▶ **Document section**
BEGIN

April’s free e-book from the University of Chicago Press is Hybrid: The History and Science of Plant Breeding by Noel Kingsbury, which is a great history that covers the science in good detail without requiring a specialist knowledge (if you want a great history with less technical detail, Tom Standage’s An Edible History of Humanity is fantastic). Hybrid covers a lot of ground, and that includes mutation breeding.
Interestingly, Kingsbury’s perspective is quite different from the sources I previously wrote about. Though he acknowledges that the process has its limits, Kingsbury points to a large number of results, with 998 commercially viable crop varieties as of 1990 (most of them mutated by gamma rays). Contrary to Jacob Darwin Hamblin’s suggestion that scientists in the developed world pushed the methodology on developing countries where it may not have been suited, Kingsbury suggests the fact the technique is low tech and labor intensive compared to genetic modification makes it “eminently suitable for developing countries” today.

END

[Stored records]

BEGIN

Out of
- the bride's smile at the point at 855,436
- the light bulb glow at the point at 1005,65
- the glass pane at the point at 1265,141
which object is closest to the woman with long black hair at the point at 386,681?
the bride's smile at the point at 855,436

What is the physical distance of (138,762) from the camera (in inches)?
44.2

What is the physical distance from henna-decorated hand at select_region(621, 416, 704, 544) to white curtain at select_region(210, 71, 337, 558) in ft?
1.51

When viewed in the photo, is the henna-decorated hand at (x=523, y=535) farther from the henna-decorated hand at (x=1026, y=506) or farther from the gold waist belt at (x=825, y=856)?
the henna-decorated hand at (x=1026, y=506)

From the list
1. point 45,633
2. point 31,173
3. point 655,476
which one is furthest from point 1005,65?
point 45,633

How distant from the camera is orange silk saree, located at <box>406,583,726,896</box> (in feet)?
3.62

END

▶ **What is required**
Extract the stretch of the passage on plant breeding from "April’s free e-book" through "includes mutation breeding.". The entries have nothing to do with the passage on plant breeding.

▶ **Written solution**
April’s free e-book from the University of Chicago Press is Hybrid: The History and Science of Plant Breeding by Noel Kingsbury, which is a great history that covers the science in good detail without requiring a specialist knowledge (if you want a great history with less technical detail, Tom Standage’s An Edible History of Humanity is fantastic). Hybrid covers a lot of ground, and that includes mutation breeding.